What to do: Copy out the records word for word, from the line containing "Correctly sequence" through the last line of the records.

Material for the task:
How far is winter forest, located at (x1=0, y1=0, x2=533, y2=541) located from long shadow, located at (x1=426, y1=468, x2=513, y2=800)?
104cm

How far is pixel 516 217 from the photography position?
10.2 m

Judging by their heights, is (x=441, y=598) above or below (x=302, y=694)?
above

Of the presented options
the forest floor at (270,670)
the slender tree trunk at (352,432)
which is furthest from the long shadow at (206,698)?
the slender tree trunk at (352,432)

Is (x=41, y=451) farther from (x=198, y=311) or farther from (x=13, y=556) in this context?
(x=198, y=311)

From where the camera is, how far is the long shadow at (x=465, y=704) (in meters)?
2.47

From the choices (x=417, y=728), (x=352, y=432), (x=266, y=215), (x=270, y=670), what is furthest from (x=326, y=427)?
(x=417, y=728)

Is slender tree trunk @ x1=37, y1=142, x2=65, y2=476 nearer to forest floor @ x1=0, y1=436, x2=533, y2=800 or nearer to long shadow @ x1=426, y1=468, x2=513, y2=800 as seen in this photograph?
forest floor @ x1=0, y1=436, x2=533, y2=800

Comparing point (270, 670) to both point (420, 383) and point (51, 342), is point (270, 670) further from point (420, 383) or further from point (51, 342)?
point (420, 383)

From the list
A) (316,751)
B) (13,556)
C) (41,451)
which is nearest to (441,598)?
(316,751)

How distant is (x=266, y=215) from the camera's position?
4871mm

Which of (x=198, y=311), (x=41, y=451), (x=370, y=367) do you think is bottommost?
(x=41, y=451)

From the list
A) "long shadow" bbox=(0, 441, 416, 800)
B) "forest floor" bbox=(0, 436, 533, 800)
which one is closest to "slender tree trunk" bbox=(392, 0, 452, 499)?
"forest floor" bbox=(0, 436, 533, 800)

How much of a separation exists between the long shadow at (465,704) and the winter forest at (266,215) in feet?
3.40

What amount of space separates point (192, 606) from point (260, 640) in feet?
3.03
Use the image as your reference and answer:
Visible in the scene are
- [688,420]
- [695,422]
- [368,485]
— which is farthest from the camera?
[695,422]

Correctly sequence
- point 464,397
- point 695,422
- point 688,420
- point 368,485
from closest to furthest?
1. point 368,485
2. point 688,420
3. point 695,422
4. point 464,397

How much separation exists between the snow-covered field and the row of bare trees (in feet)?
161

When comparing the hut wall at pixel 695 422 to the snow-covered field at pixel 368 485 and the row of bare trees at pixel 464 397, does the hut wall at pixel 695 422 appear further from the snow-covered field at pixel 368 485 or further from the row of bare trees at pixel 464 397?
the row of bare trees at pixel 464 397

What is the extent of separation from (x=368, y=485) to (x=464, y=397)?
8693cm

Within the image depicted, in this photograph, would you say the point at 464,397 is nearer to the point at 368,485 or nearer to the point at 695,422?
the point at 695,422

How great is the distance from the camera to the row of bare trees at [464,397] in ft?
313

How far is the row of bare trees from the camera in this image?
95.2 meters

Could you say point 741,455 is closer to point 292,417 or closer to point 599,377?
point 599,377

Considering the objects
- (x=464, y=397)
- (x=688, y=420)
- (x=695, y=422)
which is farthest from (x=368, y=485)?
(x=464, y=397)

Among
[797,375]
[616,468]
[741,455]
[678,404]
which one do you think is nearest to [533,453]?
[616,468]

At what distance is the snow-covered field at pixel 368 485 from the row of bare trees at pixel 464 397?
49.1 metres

Solution to the exercise:
Correctly sequence
- point 464,397
- point 695,422
- point 688,420
- point 368,485
from closest to furthest?
1. point 368,485
2. point 688,420
3. point 695,422
4. point 464,397

How much separation exists between the snow-covered field and the row of bare trees (in feet)?
161

When comparing the hut wall at pixel 695 422 to the snow-covered field at pixel 368 485 and the row of bare trees at pixel 464 397, does the hut wall at pixel 695 422 appear further from the snow-covered field at pixel 368 485 or further from the row of bare trees at pixel 464 397?
the row of bare trees at pixel 464 397

What is the extent of separation from (x=368, y=485) to (x=464, y=397)?
8693cm

Within the image depicted, in this photograph, would you say the point at 464,397 is nearer to the point at 368,485 or nearer to the point at 695,422?
the point at 695,422

How great is the distance from the camera to the row of bare trees at [464,397] in ft?
313

How far is the row of bare trees from the camera in this image?
95.2 meters

Could you say point 741,455 is closer to point 292,417 or closer to point 599,377?
point 599,377

Considering the objects
- (x=464, y=397)
- (x=688, y=420)
- (x=695, y=422)
which is farthest from (x=368, y=485)?
(x=464, y=397)

Among
[797,375]
[616,468]
[741,455]
[678,404]
which one do you think is nearest to [533,453]?
[616,468]

At what distance is the snow-covered field at pixel 368 485 from the row of bare trees at pixel 464 397?
49.1 metres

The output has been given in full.